Johnson State Prison

Johnson State Prison is a Georgia Department of Corrections facility located in Wrightsville, Johnson County. Within the state prison system it has become associated with three overlapping crises: a homicide in 2021 that produced a $4 million wrongful-death settlement and an ongoing murder prosecution; a recurring failure to maintain basic kitchen sanitation that has surfaced in repeated Georgia Department of Public Health inspections; and the broader pattern of classification drift that Georgia Prisoners' Speak (GPS) has documented across the state's medium-security prisons. Kochelle Watson serves as Warden.

The Killing of David Henegar and the $4 Million Settlement

The most consequential case publicly tied to Johnson State Prison is the October 2021 killing of David Lamar Henegar, 44, by his cellmate. According to reporting by the Atlanta Journal-Constitution, Henegar — who had a disability — was beaten to death over approximately five hours by Antone Hinton-Leonard on October 16, 2021. He was found with injuries that included a broken neck and ribs, a fractured nose and breastbone, a torn lung and liver, and brain and scalp hemorrhages. The AJC's coverage of the homicide series later listed his cause of death as manual strangulation and blunt force trauma to the head.

The AJC reported that a lawsuit subsequently filed by Henegar's family alleged he had been housed with a mentally ill cellmate who had previously attacked him, including a prior choking incident the week before the fatal assault. The complaint further alleged that during the five-hour beating, neighboring prisoners screamed for officers to intervene and that no officer responded. According to the AJC, the lawsuit also alleged that prison officials kept Henegar in custody past his scheduled release date due to an administrative delay, leaving him exposed to the fatal attack.
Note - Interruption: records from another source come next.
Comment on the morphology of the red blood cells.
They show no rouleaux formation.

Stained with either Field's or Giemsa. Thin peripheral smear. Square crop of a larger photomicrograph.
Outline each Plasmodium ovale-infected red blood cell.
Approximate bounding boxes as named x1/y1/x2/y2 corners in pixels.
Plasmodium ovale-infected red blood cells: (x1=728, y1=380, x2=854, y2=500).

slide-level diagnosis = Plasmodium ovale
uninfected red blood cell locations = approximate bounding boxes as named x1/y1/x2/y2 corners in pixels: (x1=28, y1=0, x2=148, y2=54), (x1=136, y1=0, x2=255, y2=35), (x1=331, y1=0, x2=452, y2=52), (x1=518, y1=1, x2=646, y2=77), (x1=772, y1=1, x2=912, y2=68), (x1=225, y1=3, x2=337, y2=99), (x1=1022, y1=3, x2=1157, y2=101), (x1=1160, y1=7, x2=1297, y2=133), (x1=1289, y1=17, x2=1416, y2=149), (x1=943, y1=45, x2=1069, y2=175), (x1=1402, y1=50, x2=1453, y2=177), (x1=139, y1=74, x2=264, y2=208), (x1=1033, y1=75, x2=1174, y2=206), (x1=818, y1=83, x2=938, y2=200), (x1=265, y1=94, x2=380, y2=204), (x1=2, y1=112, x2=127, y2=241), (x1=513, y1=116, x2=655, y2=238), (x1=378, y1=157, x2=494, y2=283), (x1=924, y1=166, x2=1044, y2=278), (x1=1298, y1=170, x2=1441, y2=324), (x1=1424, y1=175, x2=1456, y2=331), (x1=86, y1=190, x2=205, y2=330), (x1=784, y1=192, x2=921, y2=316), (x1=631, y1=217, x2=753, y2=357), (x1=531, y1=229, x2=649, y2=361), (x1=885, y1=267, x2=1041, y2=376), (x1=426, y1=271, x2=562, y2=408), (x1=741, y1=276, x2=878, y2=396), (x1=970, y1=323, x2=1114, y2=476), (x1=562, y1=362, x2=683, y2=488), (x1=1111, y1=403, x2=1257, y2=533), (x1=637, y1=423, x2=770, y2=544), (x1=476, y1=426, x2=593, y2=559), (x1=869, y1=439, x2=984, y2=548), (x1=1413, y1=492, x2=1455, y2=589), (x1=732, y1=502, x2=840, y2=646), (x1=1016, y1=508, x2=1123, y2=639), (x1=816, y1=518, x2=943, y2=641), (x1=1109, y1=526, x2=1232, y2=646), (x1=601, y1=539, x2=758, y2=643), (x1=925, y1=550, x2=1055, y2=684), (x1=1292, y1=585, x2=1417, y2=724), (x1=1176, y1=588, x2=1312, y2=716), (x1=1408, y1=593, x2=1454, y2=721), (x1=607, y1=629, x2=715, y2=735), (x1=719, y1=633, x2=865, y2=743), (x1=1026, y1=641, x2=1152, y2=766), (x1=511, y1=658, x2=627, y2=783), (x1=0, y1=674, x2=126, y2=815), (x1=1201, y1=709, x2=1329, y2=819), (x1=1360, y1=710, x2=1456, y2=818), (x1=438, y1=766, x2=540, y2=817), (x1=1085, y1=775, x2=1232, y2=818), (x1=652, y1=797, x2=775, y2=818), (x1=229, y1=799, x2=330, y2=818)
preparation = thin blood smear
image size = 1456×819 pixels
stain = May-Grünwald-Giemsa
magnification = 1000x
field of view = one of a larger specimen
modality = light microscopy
Betty Wade and David Jacob Henegar filed suit against three corrections officers and a prison manager employed by the state. The AJC reported the case settled on the eve of a federal trial scheduled to begin March 9, 2026: Georgia agreed to pay $4 million through the Department of Administrative Services, with terms reached at the start of March and finalized by month's end. Hinton-Leonard was separately charged with murder and, per the AJC, was awaiting a criminal trial scheduled to begin later in April 2026. Patricia Glover, Betty Wade, and attorney Rachel Brady were quoted in the AJC's coverage.

A Cluster of Homicides

Henegar's death was not an isolated event at the facility. The Atlanta Journal-Constitution's homicide-tracking coverage of Georgia prisons identifies a cluster of additional homicides at Johnson State Prison spanning roughly four years. Jerry Lee Brown, 61, died on November 12, 2020 from stab wounds to the head and blunt force injury to the face. Michael Page, 53, died on June 29, 2023; the manner was ruled a homicide, but as of the AJC's reporting the cause was not stated and the death certificate had not been received. Donald Prescott Lee, 41, died on November 16, 2023 from blunt force trauma to the head, neck, and torso. Kenneth Adam Robinson, 50, died on August 10, 2024; incident-report data showed a homicide, though the death certificate had not yet been received at the time of the AJC's reporting.
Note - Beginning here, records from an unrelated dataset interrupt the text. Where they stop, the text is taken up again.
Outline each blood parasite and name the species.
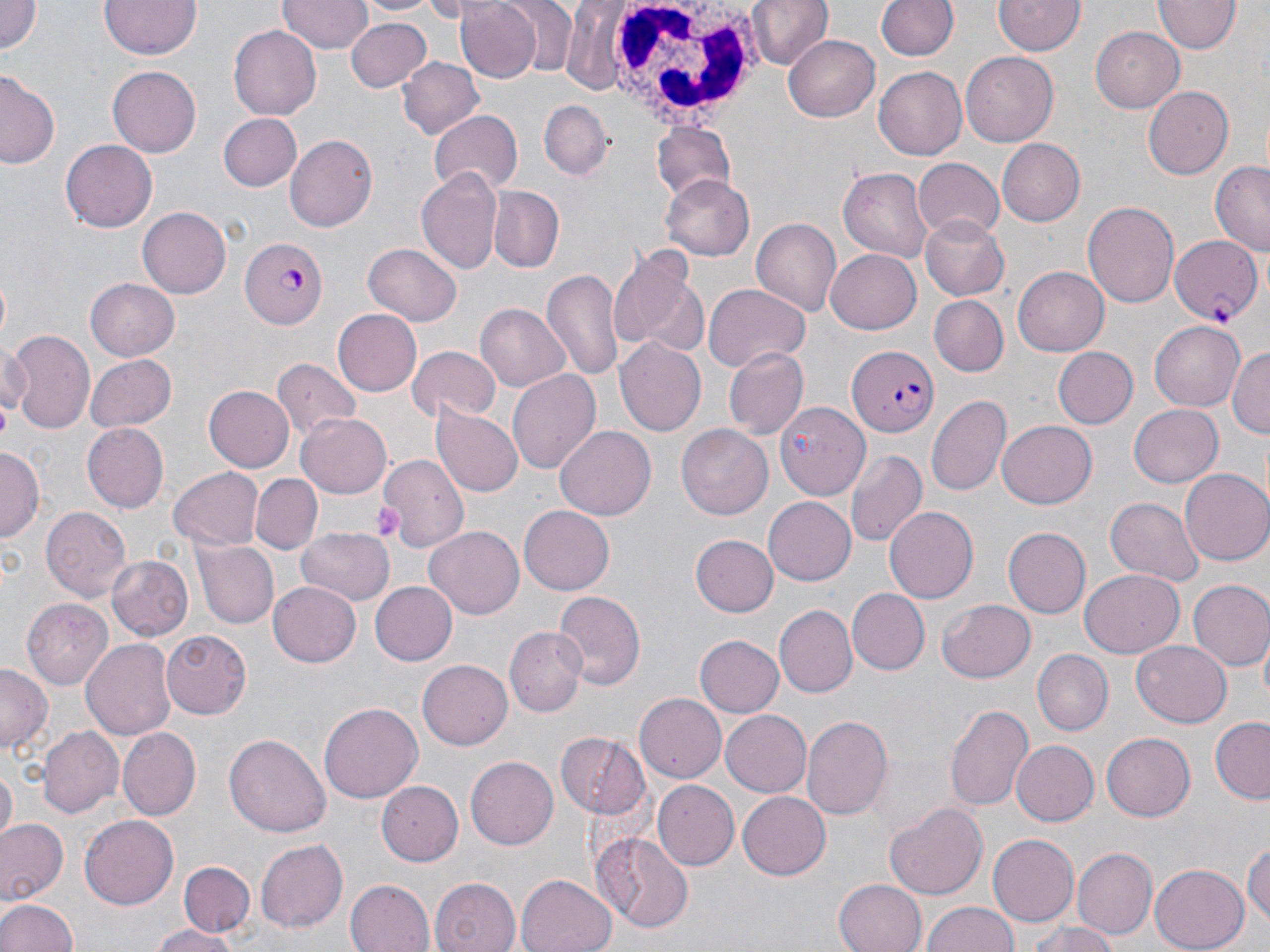

Approximate bounding boxes as (x1, y1, x2, y2) in pixels.
Plasmodium falciparum-infected red blood cells: (1170, 236, 1261, 325), (239, 237, 326, 330), (847, 346, 939, 437).
No Plasmodium ovale, Plasmodium malariae, Plasmodium vivax, Babesia divergens, or Trypanosoma brucei observed.

Uninfected red blood cell locations: (0, 0, 42, 56), (98, 0, 203, 61), (357, 0, 443, 18), (496, 0, 581, 77), (743, 0, 831, 72), (873, 0, 960, 64), (1155, 0, 1239, 54), (277, 1, 370, 55), (456, 1, 543, 83), (995, 1, 1084, 58), (345, 18, 432, 92), (229, 25, 322, 120), (1091, 27, 1184, 113), (785, 33, 880, 119), (962, 53, 1058, 147), (398, 55, 484, 138), (106, 63, 201, 155), (415, 69, 512, 167), (875, 69, 967, 159), (0, 70, 62, 171), (1143, 84, 1233, 180), (538, 99, 615, 179), (428, 111, 523, 196), (217, 113, 302, 191), (650, 124, 736, 205), (285, 134, 375, 233), (60, 138, 158, 233), (996, 138, 1084, 227), (912, 159, 1005, 241), (1208, 161, 1270, 257), (838, 167, 935, 261), (417, 168, 502, 273), (661, 175, 754, 259), (491, 186, 563, 271), (1083, 201, 1180, 308), (137, 204, 230, 296), (920, 215, 1009, 301), (752, 218, 842, 317), (361, 242, 461, 326), (610, 242, 708, 359), (826, 248, 924, 333), (1012, 265, 1109, 356), (543, 268, 626, 385), (85, 277, 181, 360), (704, 285, 810, 372), (930, 296, 1008, 375), (475, 305, 570, 392), (332, 308, 422, 396), (1150, 318, 1246, 408), (6, 330, 95, 431), (0, 337, 28, 418), (613, 339, 706, 437), (1229, 345, 1269, 440), (1053, 346, 1137, 428), (724, 347, 809, 439), (407, 348, 502, 424), (85, 354, 177, 433), (272, 358, 361, 439), (509, 370, 600, 475), (202, 385, 293, 473), (928, 393, 1011, 497), (433, 402, 525, 496), (774, 403, 869, 500), (1129, 403, 1223, 487), (296, 413, 393, 498), (997, 421, 1097, 508), (81, 422, 167, 514), (555, 425, 656, 522), (676, 425, 773, 520), (377, 437, 479, 549), (0, 448, 43, 541), (844, 450, 926, 547), (169, 466, 262, 550), (1180, 469, 1270, 566), (252, 474, 321, 554), (1105, 497, 1203, 586), (764, 499, 856, 584), (518, 504, 614, 594), (41, 506, 132, 604), (883, 507, 977, 603), (1000, 525, 1091, 620), (424, 526, 525, 617), (295, 528, 392, 606), (692, 535, 777, 616), (194, 539, 279, 628), (106, 555, 192, 642), (1080, 569, 1184, 657), (370, 580, 456, 665), (1187, 580, 1270, 672), (269, 582, 361, 667), (848, 588, 929, 674), (555, 589, 649, 689), (939, 597, 1036, 684), (23, 598, 112, 688), (775, 605, 857, 696), (506, 627, 584, 714), (160, 630, 251, 717), (693, 635, 784, 718), (82, 637, 179, 740), (1133, 638, 1231, 723), (1031, 649, 1113, 736), (419, 661, 513, 749), (0, 665, 50, 756), (635, 691, 729, 781), (319, 702, 423, 803), (946, 703, 1034, 814), (721, 710, 812, 797), (802, 715, 893, 822), (1209, 719, 1269, 802), (41, 726, 124, 817), (119, 729, 200, 818), (1102, 730, 1195, 819), (556, 731, 650, 816), (226, 734, 330, 839), (1010, 740, 1099, 826), (466, 755, 559, 850), (2, 770, 17, 840), (378, 778, 464, 863), (651, 780, 738, 869), (737, 790, 831, 879), (886, 801, 987, 898), (81, 813, 179, 910), (0, 820, 66, 905), (594, 833, 693, 934), (990, 833, 1080, 926), (256, 838, 348, 932), (1244, 839, 1269, 932), (1075, 848, 1155, 943), (179, 859, 254, 938), (1151, 862, 1249, 951), (515, 874, 617, 952), (429, 875, 521, 952), (834, 877, 928, 952), (344, 879, 434, 952), (0, 896, 80, 952), (920, 902, 1021, 952), (1026, 919, 1117, 952), (149, 925, 242, 952). White blood cell locations: (599, 0, 766, 124). Platelet locations: (371, 505, 403, 540). Slide-level diagnosis: Plasmodium falciparum. Captured at 1000x magnification. Optical microscopy. One field of a larger specimen. Thin blood smear. Image is 1270×952 pixels. May-Grünwald-Giemsa stain.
Locate and identify every blood parasite.
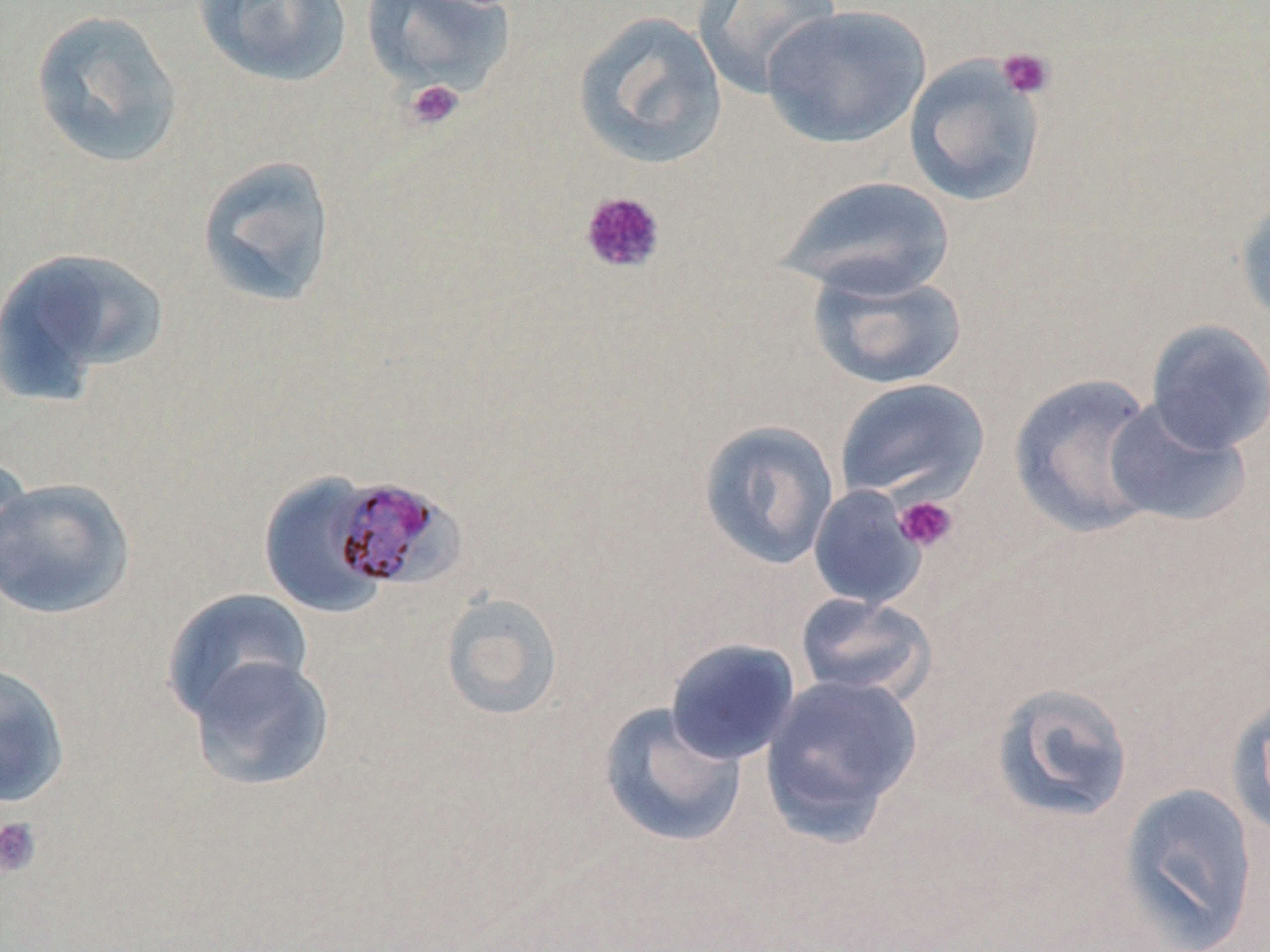

Approximate bounding boxes as (x1, y1, x2, y2) in pixels.
Plasmodium malariae-infected red blood cells: (329, 479, 475, 591).
No Plasmodium falciparum, Plasmodium ovale, Plasmodium vivax, Babesia divergens, or Trypanosoma brucei observed.

Platelet locations: (996, 47, 1056, 100), (404, 78, 465, 132), (578, 190, 667, 275), (894, 495, 959, 553), (0, 816, 43, 878). Uninfected red blood cell locations: (194, 0, 353, 87), (690, 0, 845, 100), (360, 1, 516, 96), (761, 5, 932, 148), (28, 8, 185, 171), (572, 10, 728, 170), (904, 55, 1048, 208), (196, 154, 337, 309), (776, 175, 956, 300), (1234, 186, 1270, 328), (0, 247, 168, 401), (807, 263, 969, 391), (1145, 320, 1270, 454), (1009, 371, 1167, 538), (834, 377, 990, 504), (1103, 398, 1252, 529), (697, 419, 840, 571), (0, 451, 35, 590), (258, 472, 389, 618), (0, 476, 135, 620), (807, 485, 929, 610), (162, 586, 315, 724), (437, 591, 564, 722), (793, 592, 937, 704), (664, 638, 800, 765), (185, 654, 335, 792), (0, 660, 70, 809), (758, 673, 924, 842), (988, 681, 1136, 826), (1230, 691, 1270, 843), (597, 701, 748, 848), (1115, 781, 1262, 950). Slide-level diagnosis: Plasmodium malariae. Image is 1270×952 pixels. Thin blood smear. 1000x magnification. Single field of view. Light microscopy. May-Grünwald-Giemsa stain.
The AJC also reported an escape from Johnson State Prison on April 5, noting that GDC issued no news release acknowledging it — a pattern the outlet has documented at multiple Georgia facilities.

Food Safety: A Repeating Inspection Failure

Johnson State Prison's kitchen has been a recurrent point of failure in routine Georgia Department of Public Health inspections. The trajectory is documented across seven publicly available DPH reports. In June 2023 the facility received a routine score of 75 (Grade C); a July 2023 follow-up brought the score to 91 (Grade A). The improvement did not hold. In December 2023, a routine inspection produced a failing score of 64 (Grade F), and a follow-up nine days later improved only marginally to 67 (Grade F). A March 2024 routine inspection yielded an 86 (Grade B), and a December 2024 inspection an 96 (Grade A) — but the facility again declined in 2025, receiving an 80 (Grade B) in March and an 88 (Grade B) in October.

GPS's own investigative coverage of the December 2023 failure described a kitchen with rats, roaches, and broken equipment behind the 64/100 score, and characterized the contamination as documented rather than incidental. GPS reporting since has described contaminated food service trays at Johnson State Prison, including residue lodged in the seams of tray compartments, and has linked tray contamination to illness among incarcerated people. GPS's coverage attributes the persistence of the problem in part to degraded dishwashing infrastructure that has reportedly forced staff into a manual chemical-dunk process when mechanical dishwashing fails.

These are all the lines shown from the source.